A snippet from Reading Eagle which carried the news

She was arrested and sentenced to nine years of rigorous imprisonment. But even as she was pressured to confess the names of her accomplices during interrogation, she refused to spill the beans.

“The Governor of Bengal represents a system which enslaved three hundred million of my countrymen and experienced country-women.” She added how she aimed to create a crack in the structure of the British rule by opening fire on the Governor–a symbol of its authority and power

Bina Das- At 21, This Feisty Bengali Woman Etched Her Mark on India's Freedom Struggle!
(L) Governor Stanley Jackson. (R) A newspiece that appeared in Glasgow Herald. Source: Wikimedia Commons/Google newspapers

.In a statement before the tribunal of the Calcutta High Court, she said,

“I confess that I fired at the Governor on the last Convocation Day at the Senate House. I hold myself entirely responsible for it. My object was to die, and if I had to die, I wanted to do it nobly, fighting against this despotic system of government which has kept my country in perpetual subjection to its infinite shame and endless sufferings, and all the while fighting in a way which cannot but tell. I fired at the Governor impelled by my love for my country which is being repressed and what I attempted to do for the sake of my country was a great violence on my own nature too.”

In her memoir, Jeeban Adhyayan, her sister Kalyani Das, talks about how destiny helped the sisters cross paths when they were detained in the same jail, then known as the Hijli Detention Camp. This was later transformed into a museum and is now the place where the prestigious IIT-Kharagpur stands.

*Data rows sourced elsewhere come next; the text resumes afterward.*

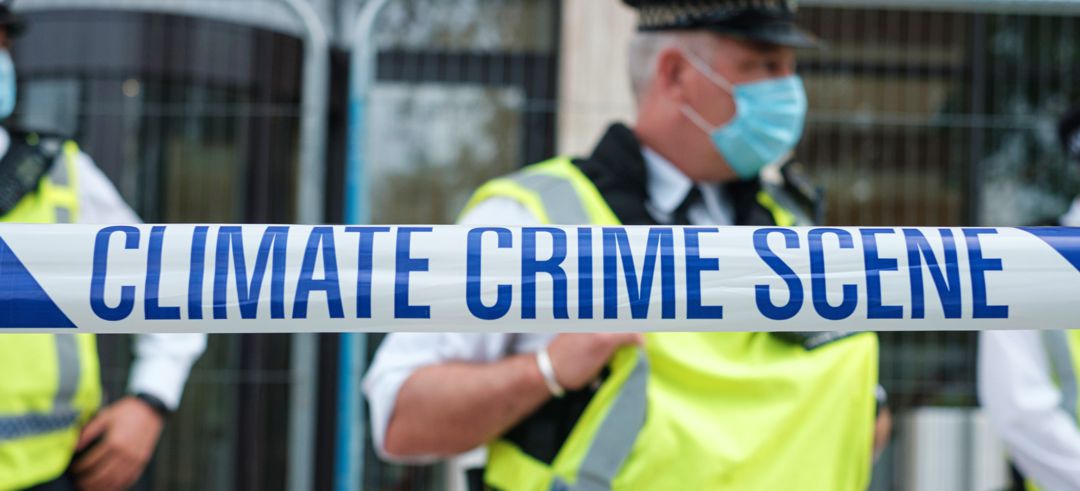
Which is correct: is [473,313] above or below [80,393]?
above

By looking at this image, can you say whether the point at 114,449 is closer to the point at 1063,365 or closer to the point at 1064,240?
the point at 1064,240

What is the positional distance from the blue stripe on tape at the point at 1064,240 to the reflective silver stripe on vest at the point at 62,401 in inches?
71.2

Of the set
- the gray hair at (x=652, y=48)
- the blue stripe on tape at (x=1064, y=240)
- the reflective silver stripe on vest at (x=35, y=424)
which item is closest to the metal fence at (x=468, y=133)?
the reflective silver stripe on vest at (x=35, y=424)

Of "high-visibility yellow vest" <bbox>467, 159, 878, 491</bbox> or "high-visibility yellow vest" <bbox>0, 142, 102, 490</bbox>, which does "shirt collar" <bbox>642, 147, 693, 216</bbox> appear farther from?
"high-visibility yellow vest" <bbox>0, 142, 102, 490</bbox>

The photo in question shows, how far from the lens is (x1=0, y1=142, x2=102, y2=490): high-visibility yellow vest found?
7.49ft

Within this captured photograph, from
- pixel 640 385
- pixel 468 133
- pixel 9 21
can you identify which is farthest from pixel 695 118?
pixel 468 133

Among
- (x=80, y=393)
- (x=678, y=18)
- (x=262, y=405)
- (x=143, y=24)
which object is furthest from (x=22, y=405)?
(x=143, y=24)

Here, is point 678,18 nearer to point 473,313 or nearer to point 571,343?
point 571,343

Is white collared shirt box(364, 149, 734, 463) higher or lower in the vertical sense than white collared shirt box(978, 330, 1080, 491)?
higher

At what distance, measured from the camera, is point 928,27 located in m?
4.52

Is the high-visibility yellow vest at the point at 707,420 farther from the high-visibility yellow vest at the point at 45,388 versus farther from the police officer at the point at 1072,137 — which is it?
the police officer at the point at 1072,137

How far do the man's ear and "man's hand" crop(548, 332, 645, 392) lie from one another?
0.64 meters

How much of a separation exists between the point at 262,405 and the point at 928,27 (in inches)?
112

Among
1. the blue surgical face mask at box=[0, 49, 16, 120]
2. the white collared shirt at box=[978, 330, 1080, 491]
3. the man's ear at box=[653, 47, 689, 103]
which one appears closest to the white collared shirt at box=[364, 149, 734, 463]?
the man's ear at box=[653, 47, 689, 103]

According to a review of this memoir penned by Makarand Paranjape, with her companions, Bina would test their pain-bearing capacity by staging hunger strikes. “She would stick her feet into a nest of poisonous ants or her fingers into the flame, thus literally playing with fire,” he writes.

But despite the atrocities and the humiliation that came her way, Bina never stopped fighting for freedom. After her release from prison, she participated in the Quit India Movement led by Mahatma Gandhi and also joined the revolutionary club – Jugantar. She spent another three years in prison when she held the post of the secretary of the Calcutta Congress Committee.

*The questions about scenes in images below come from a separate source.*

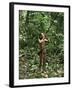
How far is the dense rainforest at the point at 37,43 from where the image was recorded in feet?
5.79

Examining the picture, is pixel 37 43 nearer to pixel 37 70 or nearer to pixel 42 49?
pixel 42 49

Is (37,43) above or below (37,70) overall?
above

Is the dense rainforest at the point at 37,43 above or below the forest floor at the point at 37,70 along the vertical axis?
above

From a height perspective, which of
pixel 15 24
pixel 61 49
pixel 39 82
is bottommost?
pixel 39 82

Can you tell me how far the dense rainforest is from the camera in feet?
5.79

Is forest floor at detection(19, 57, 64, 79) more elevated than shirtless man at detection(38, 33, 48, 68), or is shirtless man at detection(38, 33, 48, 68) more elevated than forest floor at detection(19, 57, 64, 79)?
shirtless man at detection(38, 33, 48, 68)

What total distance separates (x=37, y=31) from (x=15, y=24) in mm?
140

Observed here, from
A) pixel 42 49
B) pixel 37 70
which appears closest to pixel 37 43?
pixel 42 49

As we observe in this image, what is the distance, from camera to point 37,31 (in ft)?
5.90

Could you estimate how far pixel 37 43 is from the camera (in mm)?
1802

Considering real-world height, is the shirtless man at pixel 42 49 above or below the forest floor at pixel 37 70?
above

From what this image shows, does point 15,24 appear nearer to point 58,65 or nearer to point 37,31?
point 37,31

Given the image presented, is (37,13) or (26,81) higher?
(37,13)
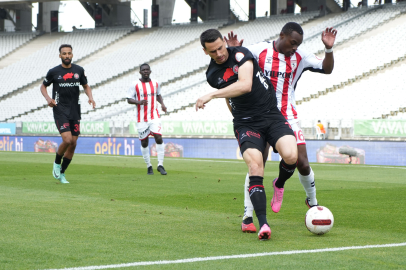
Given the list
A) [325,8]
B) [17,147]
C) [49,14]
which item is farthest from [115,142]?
[49,14]

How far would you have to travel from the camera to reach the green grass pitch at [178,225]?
416 centimetres

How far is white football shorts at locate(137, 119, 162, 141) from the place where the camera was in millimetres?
13336

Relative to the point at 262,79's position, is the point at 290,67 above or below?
above

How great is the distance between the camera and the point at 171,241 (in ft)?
16.0

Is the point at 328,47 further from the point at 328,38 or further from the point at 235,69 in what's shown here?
the point at 235,69

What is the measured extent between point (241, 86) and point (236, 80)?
1.46ft

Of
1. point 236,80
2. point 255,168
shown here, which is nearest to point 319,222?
point 255,168

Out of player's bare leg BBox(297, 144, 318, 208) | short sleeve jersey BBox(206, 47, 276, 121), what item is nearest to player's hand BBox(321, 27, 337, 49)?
short sleeve jersey BBox(206, 47, 276, 121)

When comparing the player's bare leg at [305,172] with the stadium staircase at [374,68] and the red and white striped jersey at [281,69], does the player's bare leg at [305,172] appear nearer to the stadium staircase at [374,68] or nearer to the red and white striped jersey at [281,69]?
the red and white striped jersey at [281,69]

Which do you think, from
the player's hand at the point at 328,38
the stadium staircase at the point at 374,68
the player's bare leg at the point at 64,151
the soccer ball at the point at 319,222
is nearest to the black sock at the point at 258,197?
the soccer ball at the point at 319,222

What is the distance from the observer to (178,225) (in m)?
5.82

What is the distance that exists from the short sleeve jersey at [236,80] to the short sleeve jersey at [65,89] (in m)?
5.62

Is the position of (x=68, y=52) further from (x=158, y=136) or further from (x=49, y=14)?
(x=49, y=14)

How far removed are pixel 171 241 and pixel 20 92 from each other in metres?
41.1
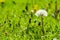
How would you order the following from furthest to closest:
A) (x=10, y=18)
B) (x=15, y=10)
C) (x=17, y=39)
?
(x=15, y=10) < (x=10, y=18) < (x=17, y=39)

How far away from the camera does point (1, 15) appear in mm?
4977

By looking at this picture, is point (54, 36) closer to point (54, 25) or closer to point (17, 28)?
point (54, 25)

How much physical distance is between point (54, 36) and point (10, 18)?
1201mm

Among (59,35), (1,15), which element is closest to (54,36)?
(59,35)

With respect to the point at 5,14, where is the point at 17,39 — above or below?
below

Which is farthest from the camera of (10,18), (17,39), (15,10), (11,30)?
(15,10)

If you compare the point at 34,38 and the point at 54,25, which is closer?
the point at 34,38

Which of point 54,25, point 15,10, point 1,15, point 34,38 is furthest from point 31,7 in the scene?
point 34,38

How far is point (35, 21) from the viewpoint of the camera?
4480mm

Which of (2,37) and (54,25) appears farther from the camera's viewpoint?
(54,25)

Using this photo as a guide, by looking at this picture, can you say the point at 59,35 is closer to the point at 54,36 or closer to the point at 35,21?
the point at 54,36

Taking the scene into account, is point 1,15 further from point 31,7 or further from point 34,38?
point 34,38

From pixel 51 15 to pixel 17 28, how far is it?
97 centimetres

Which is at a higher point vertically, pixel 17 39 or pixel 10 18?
pixel 10 18
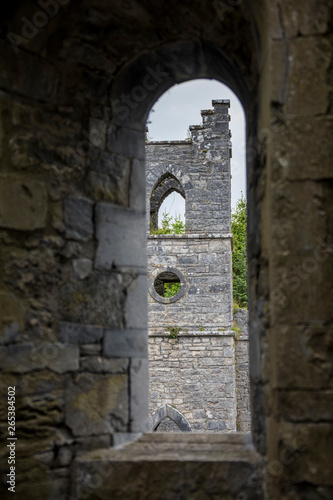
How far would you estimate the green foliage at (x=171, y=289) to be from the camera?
14.9 m

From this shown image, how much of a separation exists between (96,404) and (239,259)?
17.7m

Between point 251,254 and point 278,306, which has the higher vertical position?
point 251,254

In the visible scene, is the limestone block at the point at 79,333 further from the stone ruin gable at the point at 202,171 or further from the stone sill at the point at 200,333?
the stone ruin gable at the point at 202,171

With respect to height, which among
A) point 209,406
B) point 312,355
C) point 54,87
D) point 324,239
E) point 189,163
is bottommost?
point 209,406

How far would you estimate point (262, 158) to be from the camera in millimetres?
2484

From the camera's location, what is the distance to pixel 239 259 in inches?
799

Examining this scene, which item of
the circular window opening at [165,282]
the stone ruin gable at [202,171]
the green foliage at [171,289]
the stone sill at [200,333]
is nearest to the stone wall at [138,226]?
the stone sill at [200,333]

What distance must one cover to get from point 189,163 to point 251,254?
1104 cm

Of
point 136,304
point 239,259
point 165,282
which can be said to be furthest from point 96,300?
point 239,259

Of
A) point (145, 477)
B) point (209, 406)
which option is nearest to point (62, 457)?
point (145, 477)

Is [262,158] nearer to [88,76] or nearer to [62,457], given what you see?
[88,76]

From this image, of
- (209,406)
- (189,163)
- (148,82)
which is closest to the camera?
(148,82)

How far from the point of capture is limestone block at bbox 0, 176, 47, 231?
2.63 metres

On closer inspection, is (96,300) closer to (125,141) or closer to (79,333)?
(79,333)
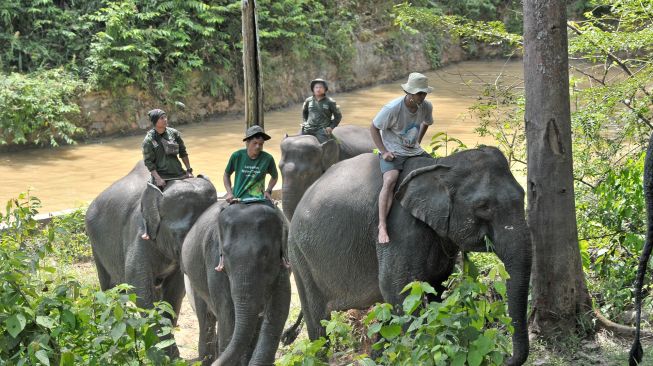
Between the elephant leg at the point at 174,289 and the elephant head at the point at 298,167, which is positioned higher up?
the elephant head at the point at 298,167

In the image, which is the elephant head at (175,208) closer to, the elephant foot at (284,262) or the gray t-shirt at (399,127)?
the elephant foot at (284,262)

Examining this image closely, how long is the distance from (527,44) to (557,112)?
59cm

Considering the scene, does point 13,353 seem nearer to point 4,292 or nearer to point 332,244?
point 4,292

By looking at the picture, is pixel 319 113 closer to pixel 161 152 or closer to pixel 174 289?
pixel 161 152

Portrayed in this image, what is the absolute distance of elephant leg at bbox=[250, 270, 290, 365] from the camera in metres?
6.85

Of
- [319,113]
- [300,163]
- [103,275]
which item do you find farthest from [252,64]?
[103,275]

She married her fellow freedom fighter Jyotish Bhowmick in 1947 but did not stop her activism until independence.

After her husband’s death, she left Calcutta to settle in an ashram in Rishikesh, away from the public eye. It was said that she had taken up a teaching job to meet ends after that. Even in her final years, she refused to accept the pension for freedom fighters by the government.

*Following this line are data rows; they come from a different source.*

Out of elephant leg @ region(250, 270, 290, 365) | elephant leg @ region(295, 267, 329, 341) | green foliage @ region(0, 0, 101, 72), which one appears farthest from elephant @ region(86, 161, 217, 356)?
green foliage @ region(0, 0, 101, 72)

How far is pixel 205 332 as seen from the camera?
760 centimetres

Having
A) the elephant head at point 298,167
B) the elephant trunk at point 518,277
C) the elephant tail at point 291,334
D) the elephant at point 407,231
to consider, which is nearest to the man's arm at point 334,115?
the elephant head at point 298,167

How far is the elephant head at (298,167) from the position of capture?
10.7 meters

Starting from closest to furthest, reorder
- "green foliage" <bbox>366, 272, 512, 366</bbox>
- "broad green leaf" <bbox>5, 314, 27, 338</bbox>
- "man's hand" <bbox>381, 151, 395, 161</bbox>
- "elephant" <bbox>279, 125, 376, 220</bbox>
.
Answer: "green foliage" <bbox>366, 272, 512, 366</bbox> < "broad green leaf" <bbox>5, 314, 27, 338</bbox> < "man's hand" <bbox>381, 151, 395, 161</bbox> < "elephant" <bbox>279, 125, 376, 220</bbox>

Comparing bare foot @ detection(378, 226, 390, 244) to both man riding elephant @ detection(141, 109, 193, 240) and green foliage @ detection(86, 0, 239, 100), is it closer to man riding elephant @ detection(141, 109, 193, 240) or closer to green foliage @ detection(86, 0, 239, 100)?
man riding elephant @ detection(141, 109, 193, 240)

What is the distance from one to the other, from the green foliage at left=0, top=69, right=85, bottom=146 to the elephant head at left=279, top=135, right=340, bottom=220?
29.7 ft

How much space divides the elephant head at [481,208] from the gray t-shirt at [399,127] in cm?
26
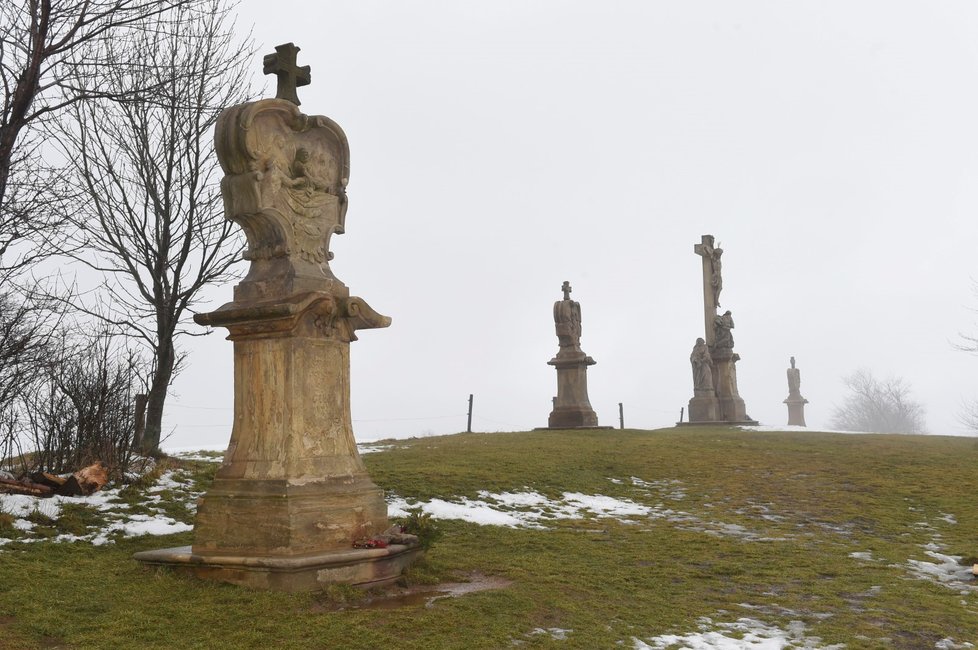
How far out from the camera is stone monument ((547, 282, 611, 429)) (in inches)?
847

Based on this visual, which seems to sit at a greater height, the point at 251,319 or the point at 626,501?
the point at 251,319

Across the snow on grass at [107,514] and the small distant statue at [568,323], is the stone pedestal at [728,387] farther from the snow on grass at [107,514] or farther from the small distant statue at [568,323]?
the snow on grass at [107,514]

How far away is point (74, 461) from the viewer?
396 inches

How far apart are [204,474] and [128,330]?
385 cm

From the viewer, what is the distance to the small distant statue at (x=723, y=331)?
2614 cm

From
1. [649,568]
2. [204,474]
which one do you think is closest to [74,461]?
[204,474]

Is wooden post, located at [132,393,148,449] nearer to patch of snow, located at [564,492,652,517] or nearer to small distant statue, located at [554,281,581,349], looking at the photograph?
patch of snow, located at [564,492,652,517]

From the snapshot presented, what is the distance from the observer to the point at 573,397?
853 inches

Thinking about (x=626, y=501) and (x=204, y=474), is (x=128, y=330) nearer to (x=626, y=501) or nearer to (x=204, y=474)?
(x=204, y=474)

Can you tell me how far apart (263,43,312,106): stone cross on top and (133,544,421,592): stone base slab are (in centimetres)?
397

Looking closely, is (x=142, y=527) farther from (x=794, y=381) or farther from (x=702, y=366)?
(x=794, y=381)

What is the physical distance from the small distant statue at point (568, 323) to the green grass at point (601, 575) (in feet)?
25.7

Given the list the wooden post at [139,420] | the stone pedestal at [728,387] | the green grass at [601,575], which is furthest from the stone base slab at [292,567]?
the stone pedestal at [728,387]

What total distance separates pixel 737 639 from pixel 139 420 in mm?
8589
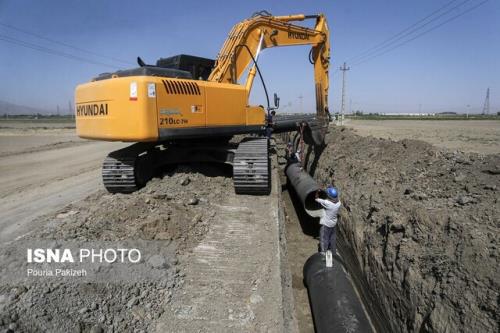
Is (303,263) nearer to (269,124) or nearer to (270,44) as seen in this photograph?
(269,124)

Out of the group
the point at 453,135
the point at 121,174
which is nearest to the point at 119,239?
the point at 121,174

Read more: Lost Her Husband to British Lathi Charge. Yet This Young Girl Kept the Tricolour Flying!


Her end was particularly unfortunate. Veteran freedom fighter, Prof Satyavrata Ghosh, in an article titled, Flash Back: Bina Das – Reborn, writes about her poignant death.

He says, “She ended her life by the roadside. The dead body was in a partially decomposed state. It was found by the passing crowd. The police were informed, and it took them a month to determine her identity. It was in independent India for which the once-acclaimed Agni Kanya had staked her everything. Now lay her dead body there unknown, unwept and unsung. The nation should remember this somewhat poignant story, even though late and salute her, the great lady.”